Aja Barber, the author of Consumed: The Need for Collective Change, Colonialism, Climate Change and Consumerism, says this needs to start from the terms we use. “I think we have to stop looking at a cleaner future as ‘scaleable’,” she says. “That’s the crux of the problem. Endless growth on a finite planet. Made-to-order is about slowing down, not speeding up.”
“We have to stop looking at a cleaner future as scaleable. That’s the crux of the problem. Endless growth on a finite planet.”
This way of thinking is one that upends the way most consumers think about clothing and fashion. “[A made-to-order item] would be an expensive first purchase, compared to the fast fashion alternative,” says Grogan. “[But it’s] the long game with things like that, it counteracts the quick [fix of fast fashion.]”
Indeed, the investment means we keep clothes for longer, and repair them when they need it. “I put a few films on Instagram because it was our 30th anniversary this year,” says Willey. “There was this one customer who bought these clothes [so long ago] and I thought I was going to start to cry, they were so beautifully patched.”

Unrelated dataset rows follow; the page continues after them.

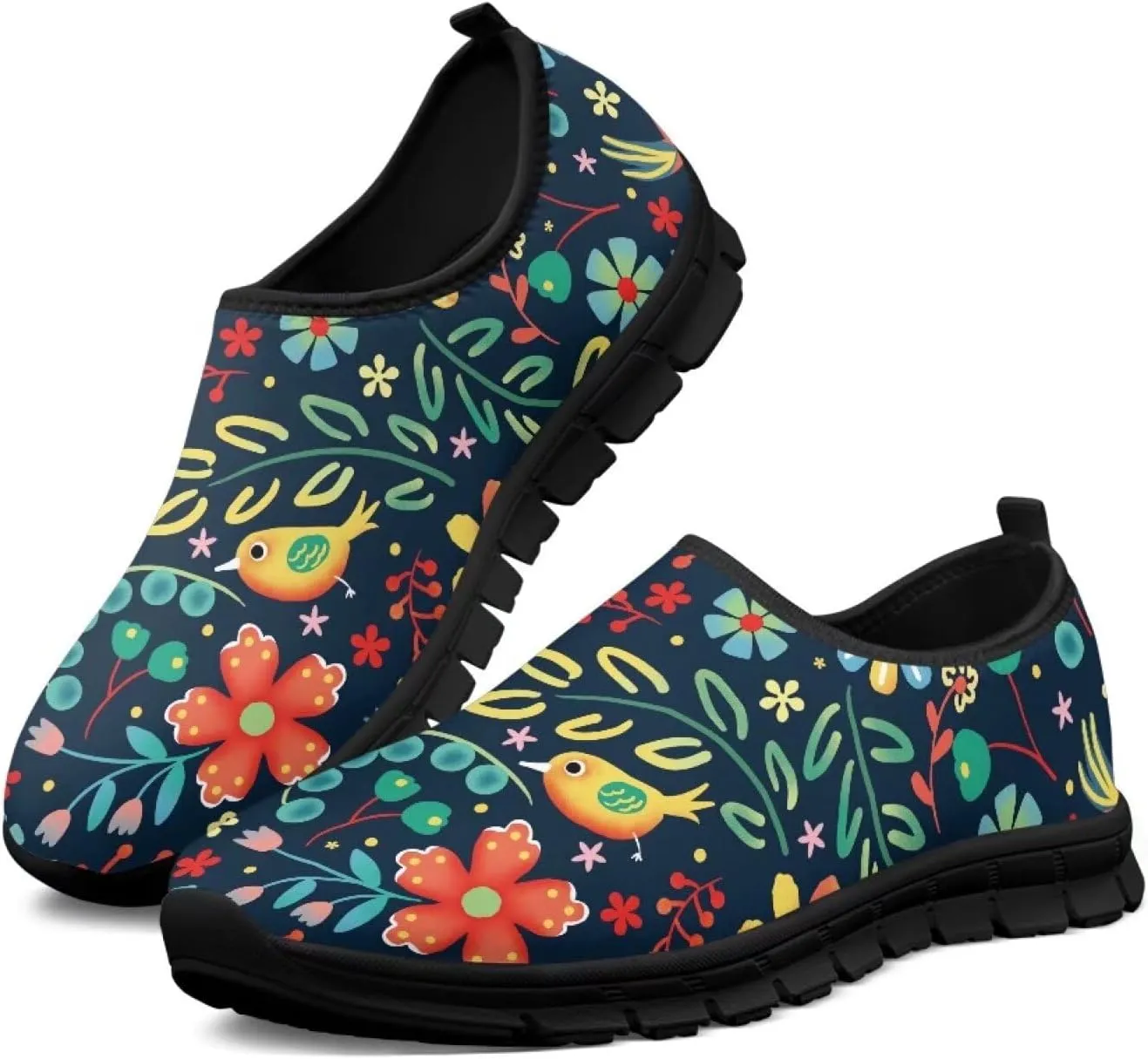 Women's Art Pattern Slip-On Sneakers Casual Low-Top Loafers Flat Shoes Lightweight Soft Shoes Non-Slip Workout Travel Shoes US Size 5.5-11.5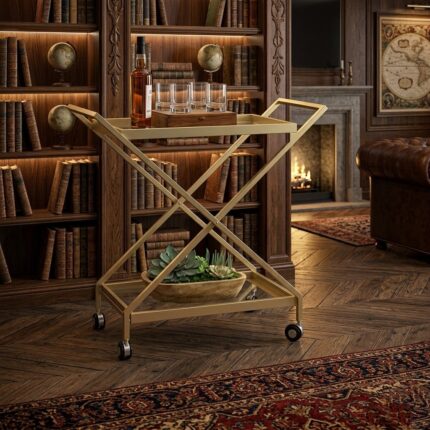 Modern Gold X-Frame Bar Trolley Cart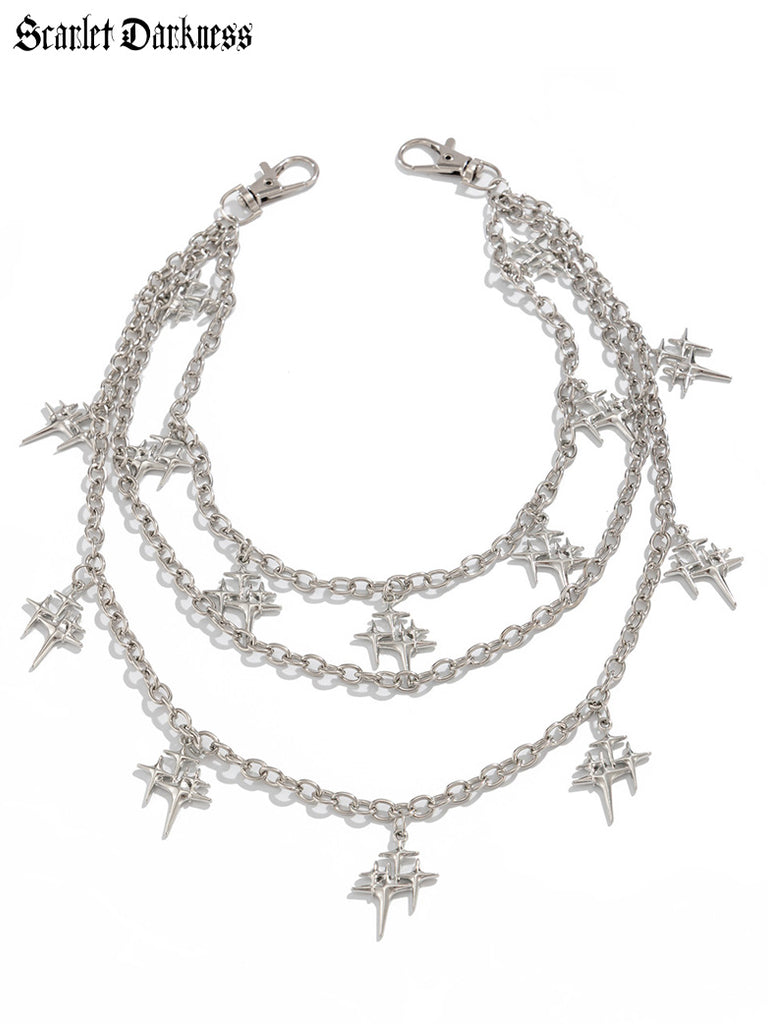 Scarlet Darkness Gothic Multi-layered Four-pointed Star Pendant Trouser Chain 1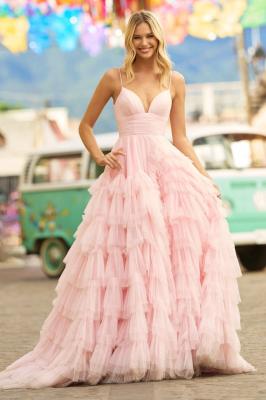 China Charming Sleeveless Spaghetti Strap Wide Waistband Ruched Ruffled Tiers V-Back Tull Ball Gown Prom Dresses for sale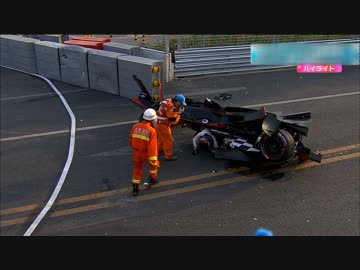 【ニック】 フォーミュラE 最終ラップで大クラッシュ！　※スロー有り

Grogan puts this down to the fact that we are involved in the making of these garments. “There’s an element of participatory design, which is a really important part of garment longevity,” she says. Barber agrees. “A slower life is a better life,” she says. “I buy a lot of clothing made-to-order and the wait time of the purchase is part of the process.” In the long run—measured by the cost-per-wear metric—made-to-order could actually be a cheaper way of buying fashion.

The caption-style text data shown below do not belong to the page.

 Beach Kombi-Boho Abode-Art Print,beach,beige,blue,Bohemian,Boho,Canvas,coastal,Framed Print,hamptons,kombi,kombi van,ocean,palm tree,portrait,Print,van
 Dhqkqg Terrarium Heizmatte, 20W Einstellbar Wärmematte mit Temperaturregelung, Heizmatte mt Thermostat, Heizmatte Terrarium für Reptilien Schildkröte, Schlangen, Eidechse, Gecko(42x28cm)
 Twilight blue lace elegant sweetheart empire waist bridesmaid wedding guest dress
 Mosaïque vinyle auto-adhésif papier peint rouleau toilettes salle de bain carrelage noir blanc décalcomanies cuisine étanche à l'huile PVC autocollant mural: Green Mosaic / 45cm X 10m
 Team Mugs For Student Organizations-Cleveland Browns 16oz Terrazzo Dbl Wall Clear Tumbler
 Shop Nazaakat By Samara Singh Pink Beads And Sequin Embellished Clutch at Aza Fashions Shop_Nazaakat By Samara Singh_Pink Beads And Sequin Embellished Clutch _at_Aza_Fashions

It also has the potential to radically improve the lives of makers because, as Barber says, “everyone in the supply chain gets adequate time to create the best possible garment.” Grogan adds this way of working has a psychological impact. “One person makes an entire jacket, let’s say, rather than the conventional sweatshop notion, where sometimes people do one seam and it takes seconds and then they pass it on, and that’s not enjoyable work.”
In the cold hard real world, rather than in hypotheticals, slower models like this would probably be rejected by profit-first larger companies. Even if made-to-order or bespoke garments are more expensive to buy, reflecting their different production model, the profit would unlikely reach the scale of selling, say, tops for £4.99 each. But, as Barber puts it, perhaps another type of recompense might outweigh the earnings: “No one is going to be a billionaire from these models but the trade off is sleeping at night, and liking who you are when you look in the mirror. I think that’s priceless.”